The Warriors were down 17 with six minutes to go in their game. Over the course of 13 NBA seasons, there were 887 games in which a team trailed by that many with that much time remaining. Only once did that team go on to win - a raw frequency of just 0.1%. Eyeballing these numbers, my model estimate of about 0.5% seems most in line with the actual data, compared to numberFire and Gambletron.

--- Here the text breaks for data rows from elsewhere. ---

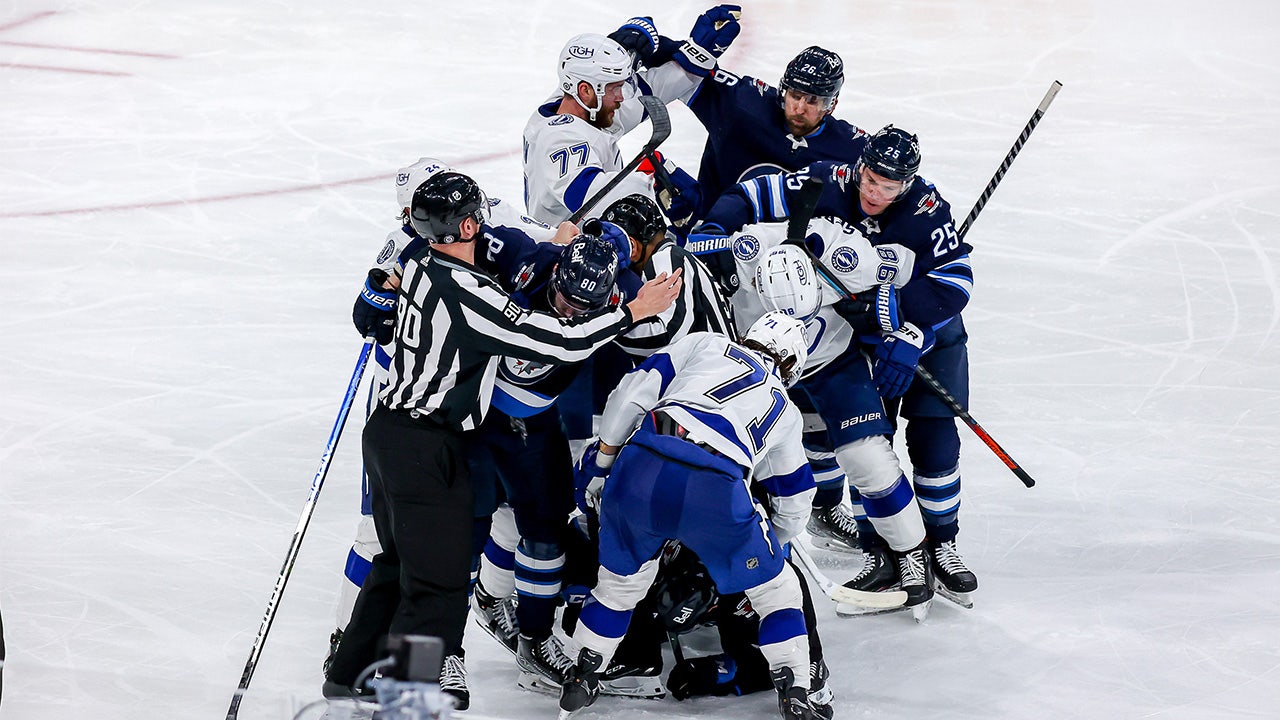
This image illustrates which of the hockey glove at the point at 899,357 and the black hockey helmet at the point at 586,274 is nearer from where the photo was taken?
the black hockey helmet at the point at 586,274

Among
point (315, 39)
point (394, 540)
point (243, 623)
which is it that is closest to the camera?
point (394, 540)

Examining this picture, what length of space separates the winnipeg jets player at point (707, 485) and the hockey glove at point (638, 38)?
1.52m

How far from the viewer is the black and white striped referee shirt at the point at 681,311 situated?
347 centimetres

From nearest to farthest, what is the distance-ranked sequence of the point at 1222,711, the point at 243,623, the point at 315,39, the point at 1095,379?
1. the point at 1222,711
2. the point at 243,623
3. the point at 1095,379
4. the point at 315,39

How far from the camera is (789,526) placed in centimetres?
330

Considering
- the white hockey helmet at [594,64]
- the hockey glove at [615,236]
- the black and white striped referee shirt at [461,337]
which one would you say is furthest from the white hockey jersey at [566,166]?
the black and white striped referee shirt at [461,337]

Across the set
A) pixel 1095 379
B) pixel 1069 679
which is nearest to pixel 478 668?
pixel 1069 679

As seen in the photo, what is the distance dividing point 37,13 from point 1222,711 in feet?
27.9

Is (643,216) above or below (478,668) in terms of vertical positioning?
above

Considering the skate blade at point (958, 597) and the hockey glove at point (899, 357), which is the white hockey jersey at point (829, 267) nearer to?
the hockey glove at point (899, 357)

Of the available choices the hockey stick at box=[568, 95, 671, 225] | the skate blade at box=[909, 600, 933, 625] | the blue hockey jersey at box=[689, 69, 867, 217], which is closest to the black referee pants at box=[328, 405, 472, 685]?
the hockey stick at box=[568, 95, 671, 225]

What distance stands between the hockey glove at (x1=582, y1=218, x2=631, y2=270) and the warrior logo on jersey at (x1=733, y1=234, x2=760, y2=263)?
15.4 inches

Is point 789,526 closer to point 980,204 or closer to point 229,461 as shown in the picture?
point 980,204

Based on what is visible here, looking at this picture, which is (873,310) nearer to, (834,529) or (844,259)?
(844,259)
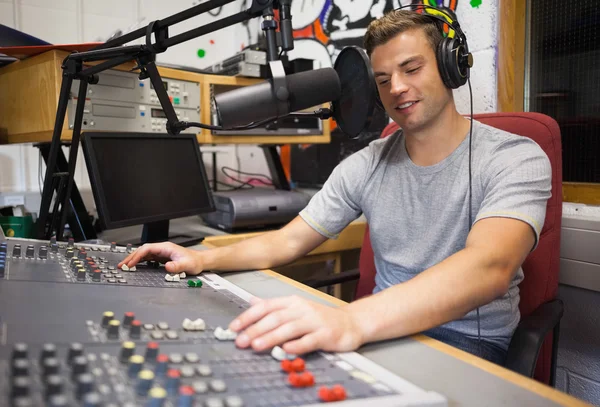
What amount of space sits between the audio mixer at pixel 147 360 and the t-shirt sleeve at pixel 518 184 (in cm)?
42

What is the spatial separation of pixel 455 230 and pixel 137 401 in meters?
0.77

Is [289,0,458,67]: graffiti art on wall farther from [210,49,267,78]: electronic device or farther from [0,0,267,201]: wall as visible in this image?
[0,0,267,201]: wall

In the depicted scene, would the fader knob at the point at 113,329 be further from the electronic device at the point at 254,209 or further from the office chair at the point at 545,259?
the electronic device at the point at 254,209

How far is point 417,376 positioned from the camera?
0.54m

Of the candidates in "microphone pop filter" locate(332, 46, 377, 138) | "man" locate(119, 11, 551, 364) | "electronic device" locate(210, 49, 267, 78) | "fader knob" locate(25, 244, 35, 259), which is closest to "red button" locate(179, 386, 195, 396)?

But this dataset includes all games, underdogs and favorites alike. What if we restrict the view to favorites? The Warriors were 5 point favorites at New Orleans. The table below only looks at outcomes for trailing teams that were favored by 2.5 to 7.5 points:

2.5 to 7 point favorites, minutes to go:
seven minutes six minutes five minutes
trailing by games won pct games won pct games won pct
20 55 0 0.0% 65 0 0.0% 68 0 0.0%
19 74 0 0.0% 78 0 0.0% 91 0 0.0%
18 83 0 0.0% 96 0 0.0% 83 0 0.0%
17 117 1 0.9% 121 0 0.0% 99 0 0.0%
16 116 0 0.0% 107 0 0.0% 102 0 0.0%
15 152 1 0.7% 132 1 0.8% 125 0 0.0%
14 161 4 2.5% 133 1 0.8% 142 0 0.0%

And here is the data for 7.5 to 12 point favorites:

minutes to go:
seven minutes six minutes five minutes
trailing by games won pct games won pct games won pct
20 13 0 0.0% 12 0 0.0% 15 0 0.0%
19 17 0 0.0% 16 0 0.0% 16 0 0.0%
18 16 0 0.0% 19 0 0.0% 26 0 0.0%
17 28 1 3.6% 24 1 4.2% 21 0 0.0%
16 28 0 0.0% 35 0 0.0% 30 0 0.0%
15 27 1 3.7% 34 1 2.9% 31 0 0.0%
14 43 2 4.7% 35 1 2.9% 40 1 2.5%

As you can see, the data gets fairly sparse and noisy once we start slicing and dicing. The art of building a win probability model is drawing smooth, rational lines through a messy cloud of data points. Feel free to draw your own conclusions, but the data above gives me confidence in my model's estimates, as well as a proper appreciation of what Steph Curry and the Warriors pulled off Thursday night in New Orleans.